I really apologize if someone has asked this question before-- I did look through the forum and couldn’t seem to find anything quite like the problem I’m experiencing. I’m a new Scrivener user, having just received a copy for Christmas. I’m running the program on Windows 7, and while it is mostly running smoothly and I’m really loving it, I’m having issues with importing images…
All of my image files are .jpegs, but for some odd reason, when I imported a batch of them to the Research folder, only some of them showed up. I noticed this when I was on the corkboard. Only some of the images are displayed, while the rest only have the title, and there is no image, even when I try to open them with the editor. I tried to use the option to drag images into the inspector, but it seems to have no effect. What’s stranger, after I opened one of the images to edit the document notes and then went back to the corkboard, the image had disappeared, almost as though it had been deleted, like the others. Re-importing the pictures also doesn’t seem to work. Please help!
I haven’t heard of anything like this before, but given that reimporting the graphics causes the same thing to happen, I would suspect the JPEGs have something about them that our image display library cannot handle. Do you know anything about the provenance of these images? Could you zip up a few of them and attach them to a response so they can be tested on other systems?
One other question: if you use Ctrl-F5 to open the picture in an external editor, does it work?
I’ve had this problem in other programs before - I don’t know if it’s the same thing that’s happening here, but in that case it turned out that the image files had the wrong file suffix applied - ie, they were .pngs that had somehow had the suffix changed to .jpeg or .gif or vice versa. Some programs would open them fine because they looked at the coding rather than the suffix to determine type and then reacted accordingly, but some couldn’t because they were trying to decrypt the .png format with .jpeg code - which, of course, didn’t work. In those cases, changing the suffix worked to fix the problem.
That’s a good point, I didn’t try testing that, so I just did and it looks like Scrivener is one of those programs that relies upon the extension. So incorrect extensions can cause it to malfunction. That still doesn’t explain the one you said worked one but then not a second time. That’s the curious part of this.
Assuming the extension isn’t the problem, is there any other pattern distinguishing the images that don’t import from those that do? Are they particularly large files?
I’m a completely technically backward writer and am using Scrivener on trial.
No matter, it should still work for me even if I don’t understand the more complex hieroglyphics and miss out on more complex functions.

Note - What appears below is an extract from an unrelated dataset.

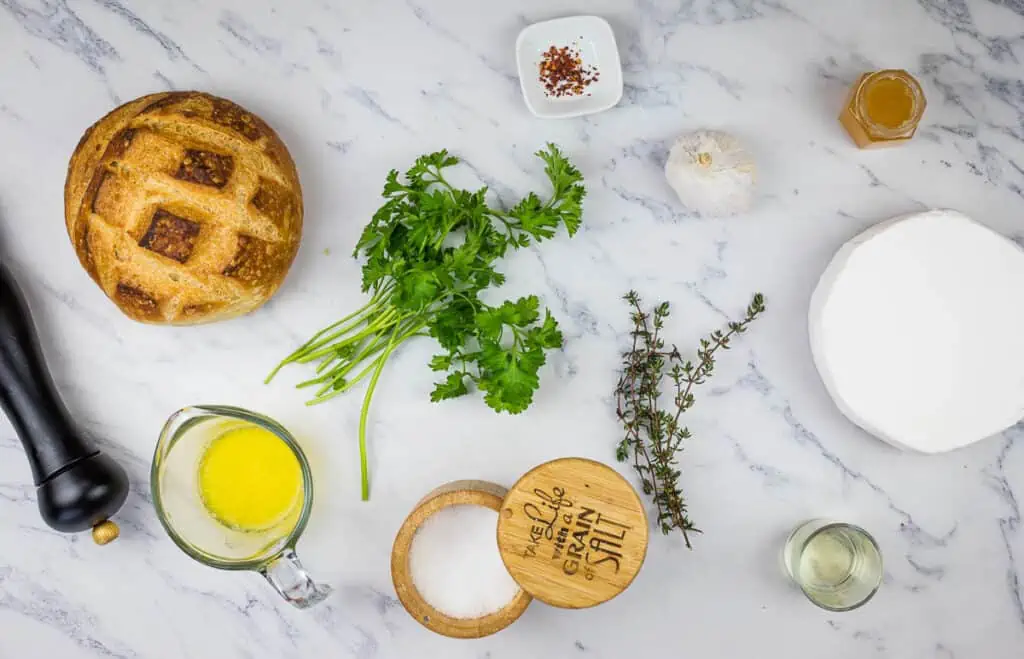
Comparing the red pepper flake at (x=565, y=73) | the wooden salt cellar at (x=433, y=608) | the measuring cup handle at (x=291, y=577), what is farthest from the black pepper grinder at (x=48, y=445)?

But importing web pages, images or text, simply doesn’t work. It just don’t. No, says Scrivener, I’m struggling to import EVERY webpage. In every given format for importing - plain text, pdf etc.
“No more switching between multiple applications to refer to research files: keep all of your background material—images, PDF files, movies, web pages, sound files—right inside Scrivener. And unlike other programs that only let you view one document at a time, in Scrivener you can split the editor to view research in one pane while composing your text right alongside it in another. Transcribe an interview or conversation, make notes on an image or article, or just refer back to another chapter, all without leaving the document you’re working on.”
This promise only appears to be true with a lot of effort and tech know-how which I don’t possess.
I accept that Scrivener is essentially a writer’s draft programme, but then this promise shouldn’t be made so glibly, n’est-ce pas?
Nothing in the promise above prepares you for the very likely possibility that you simply won’t be able to import web page material if you’re not a fairly advanced techno individual. SAD AND DISAPPOINTED
…What’s advanced about it? You click the import button, select webpage (or file) or from the drop down menu, paste in the url and… it does it?
I’m honestly not seeing where technical ability comes into it. The only finnicky bit is that it won’t let you import into the manuscript/draft folder (because it can’t compile them out), so you need to click into the Research folder - or any part of the binder not in the manuscript/draft folder will work as well.